Услышав это, Рон сразу как‑то обмяк, его желание поскандалить пропало.
— Не получается у нас, да? – Гермиона поразилась боли, которую она услышала в этой простой фразе.
— Да, — подтвердила она почти шепотом. Разговор происходил в общей гостиной Гриффиндора, где Гермиона, сидя в углу, готовилась к завтрашней Трансфигурации, а Рон мешал ей какими‑то глупыми разговорами. Кроме них в комнате почти никого не было: только несколько человек с младших курсов.
— Может, я просто плохо стараюсь? – с надеждой спросил Рон. – Я все время тебя ревную. И не очень‑то пытаюсь принять твои увлечения…
— Рон, — мягко сказала Гермиона, — дело не в этом.
— У тебя есть кто‑то другой? – напрягшись, спросил он.
— Да нет же! Рон, послушай меня. Я очень виновата перед тобой: я начала с тобой встречаться, думая, что люблю тебя, но это не так. Вернее, оно так было, но не сейчас.
Юноша сидел, насупившись, не глядя на Гермиону. Она видела, как он от волнения ломает пальцы.
— И у тебя нет никого другого? – хмуро уточнил он.
— Нет.
— Так, может, мы попробуем еще? Если тебе все равно не к кому сейчас уходить…
— Рон, — перебила она, — ты оскорбляешь меня подобными словами. Тебе ведь и самому не хочется, чтобы я была с тобой только из‑за того, что пока не нашла тебе замену, правда? – Он кивнул. – И тебе будет гораздо больнее, если я буду не просто расставаться с тобой, но уходить к другому. – Он снова кивнул. – Так зачем же нам мучить друг друга?
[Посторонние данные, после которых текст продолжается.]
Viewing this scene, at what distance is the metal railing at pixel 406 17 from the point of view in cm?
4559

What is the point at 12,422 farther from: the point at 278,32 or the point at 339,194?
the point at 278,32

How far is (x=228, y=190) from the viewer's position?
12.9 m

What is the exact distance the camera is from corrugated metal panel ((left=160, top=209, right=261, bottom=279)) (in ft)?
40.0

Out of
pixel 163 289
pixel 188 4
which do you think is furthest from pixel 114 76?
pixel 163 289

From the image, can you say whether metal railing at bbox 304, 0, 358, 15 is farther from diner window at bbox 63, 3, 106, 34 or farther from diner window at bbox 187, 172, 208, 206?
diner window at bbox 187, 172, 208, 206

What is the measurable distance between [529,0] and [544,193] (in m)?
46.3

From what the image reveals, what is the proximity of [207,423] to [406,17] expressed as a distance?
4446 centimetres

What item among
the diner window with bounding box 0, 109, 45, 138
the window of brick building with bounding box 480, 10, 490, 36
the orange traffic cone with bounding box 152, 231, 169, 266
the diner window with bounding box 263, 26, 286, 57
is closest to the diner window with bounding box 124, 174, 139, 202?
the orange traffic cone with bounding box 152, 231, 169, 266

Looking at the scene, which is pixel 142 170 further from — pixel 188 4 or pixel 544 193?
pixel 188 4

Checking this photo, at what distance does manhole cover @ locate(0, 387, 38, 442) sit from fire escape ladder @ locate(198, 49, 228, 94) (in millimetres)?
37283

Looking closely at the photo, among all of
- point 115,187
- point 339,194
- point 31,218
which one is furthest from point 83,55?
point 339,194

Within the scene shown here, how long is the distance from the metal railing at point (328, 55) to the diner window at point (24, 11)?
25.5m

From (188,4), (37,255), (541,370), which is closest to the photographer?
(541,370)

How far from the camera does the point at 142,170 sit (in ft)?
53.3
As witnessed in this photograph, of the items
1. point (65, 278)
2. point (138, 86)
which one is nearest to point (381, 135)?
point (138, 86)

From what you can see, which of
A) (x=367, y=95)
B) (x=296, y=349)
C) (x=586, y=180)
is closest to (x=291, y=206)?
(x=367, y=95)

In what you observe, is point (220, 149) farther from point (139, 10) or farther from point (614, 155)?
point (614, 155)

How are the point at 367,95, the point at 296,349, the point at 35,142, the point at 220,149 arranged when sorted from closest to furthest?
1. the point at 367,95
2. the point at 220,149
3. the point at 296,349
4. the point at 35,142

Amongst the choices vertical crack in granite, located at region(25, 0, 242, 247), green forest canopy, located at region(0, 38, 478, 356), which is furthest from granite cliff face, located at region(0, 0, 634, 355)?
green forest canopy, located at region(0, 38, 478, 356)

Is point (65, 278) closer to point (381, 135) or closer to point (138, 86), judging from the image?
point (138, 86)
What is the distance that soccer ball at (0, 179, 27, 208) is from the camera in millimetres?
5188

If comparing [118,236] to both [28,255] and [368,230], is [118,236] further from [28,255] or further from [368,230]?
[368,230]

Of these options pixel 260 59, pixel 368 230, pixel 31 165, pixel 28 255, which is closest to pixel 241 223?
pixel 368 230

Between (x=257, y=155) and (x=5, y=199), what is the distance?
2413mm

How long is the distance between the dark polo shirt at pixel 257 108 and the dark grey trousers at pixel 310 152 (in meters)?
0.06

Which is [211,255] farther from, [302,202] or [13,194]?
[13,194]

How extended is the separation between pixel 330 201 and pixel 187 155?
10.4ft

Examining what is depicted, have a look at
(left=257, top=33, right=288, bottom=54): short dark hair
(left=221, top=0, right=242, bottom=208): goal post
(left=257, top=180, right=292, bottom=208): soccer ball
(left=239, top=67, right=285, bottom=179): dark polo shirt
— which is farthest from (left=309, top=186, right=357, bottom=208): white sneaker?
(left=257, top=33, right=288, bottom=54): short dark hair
— Значит, ты уходишь от меня?
— Я никуда не ухожу, Рон. Я остаюсь здесь. Я всегда буду твоим другом, но только другом. Если ты не против…
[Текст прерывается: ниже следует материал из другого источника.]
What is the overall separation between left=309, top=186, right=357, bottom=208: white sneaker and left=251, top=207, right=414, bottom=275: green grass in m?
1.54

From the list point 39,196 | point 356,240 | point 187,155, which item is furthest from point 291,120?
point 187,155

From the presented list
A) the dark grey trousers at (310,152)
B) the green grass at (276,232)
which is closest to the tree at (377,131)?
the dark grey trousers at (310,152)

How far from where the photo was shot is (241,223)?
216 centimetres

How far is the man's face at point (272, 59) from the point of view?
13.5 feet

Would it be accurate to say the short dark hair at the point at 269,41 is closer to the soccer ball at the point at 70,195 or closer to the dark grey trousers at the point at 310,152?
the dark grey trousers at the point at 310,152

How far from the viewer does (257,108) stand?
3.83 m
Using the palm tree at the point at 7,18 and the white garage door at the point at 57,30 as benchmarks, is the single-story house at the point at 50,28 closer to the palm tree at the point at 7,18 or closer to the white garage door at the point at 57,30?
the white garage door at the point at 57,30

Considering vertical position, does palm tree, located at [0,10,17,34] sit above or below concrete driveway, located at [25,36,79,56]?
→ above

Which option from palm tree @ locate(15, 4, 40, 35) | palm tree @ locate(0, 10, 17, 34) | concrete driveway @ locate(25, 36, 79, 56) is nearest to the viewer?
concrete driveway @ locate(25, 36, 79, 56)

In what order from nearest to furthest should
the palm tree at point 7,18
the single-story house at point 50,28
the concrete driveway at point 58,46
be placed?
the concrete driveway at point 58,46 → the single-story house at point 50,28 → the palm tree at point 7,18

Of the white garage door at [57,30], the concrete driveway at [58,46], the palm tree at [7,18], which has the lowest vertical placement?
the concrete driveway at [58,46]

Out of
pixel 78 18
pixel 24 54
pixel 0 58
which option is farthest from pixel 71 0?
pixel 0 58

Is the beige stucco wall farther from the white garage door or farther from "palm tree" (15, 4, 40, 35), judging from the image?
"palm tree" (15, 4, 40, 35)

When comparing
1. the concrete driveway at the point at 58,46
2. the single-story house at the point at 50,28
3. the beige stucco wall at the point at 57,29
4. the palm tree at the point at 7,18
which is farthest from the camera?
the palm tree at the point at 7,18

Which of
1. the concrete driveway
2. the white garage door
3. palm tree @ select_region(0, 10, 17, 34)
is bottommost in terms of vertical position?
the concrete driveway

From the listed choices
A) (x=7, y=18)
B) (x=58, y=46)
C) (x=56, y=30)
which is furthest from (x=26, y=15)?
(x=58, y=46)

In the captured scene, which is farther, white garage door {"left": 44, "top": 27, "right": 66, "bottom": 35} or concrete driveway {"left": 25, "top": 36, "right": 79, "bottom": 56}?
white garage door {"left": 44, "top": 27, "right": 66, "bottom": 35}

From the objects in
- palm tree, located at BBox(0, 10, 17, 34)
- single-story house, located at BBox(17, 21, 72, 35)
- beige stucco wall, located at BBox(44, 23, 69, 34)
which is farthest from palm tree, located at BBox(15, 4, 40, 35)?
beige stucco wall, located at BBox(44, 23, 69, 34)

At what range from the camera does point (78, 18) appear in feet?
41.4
— Я не знаю, Гермиона. Я все еще люблю тебя. Люблю, как умею, ты уж не обижайся на меня. Я, наверное, не смогу вот так просто… снова стать только другом.
— Прости…
Он покачал головой, решительно вставая.
— Мы оба виноваты. Наверное, мне стоило уделять тебе больше внимания. Я постараюсь ради тебя, ради Гарри, но я ничего не обещаю, Герми.
Он наклонился и поцеловал ее в висок.
— Мне надо… — он замялся, потому что не мог придумать предлог для ухода.
— Да, конечно, я понимаю, — кивнула она, приходя ему на помощь.
— Ладно. Тогда… пока, что ли?
— Пока.
И он ушел в спальню мальчиков. С того дня они больше не разговаривали.
Это было похоже на четвертый курс: они снова проводили время по двое, только теперь связующим звеном был Гарри, который очень переживал из‑за расставания друзей. Он старался уделять одинаковое внимание обоим, но все чаще предпочитал общество Джинни, потому что Рон был в депрессии, а Гермиона очень тихой. Гермиона же не могла больше думать ни о чем другом, кроме своих снов, которые стали сниться теперь уже каждую ночь, но говорить она о них по–прежнему не могла.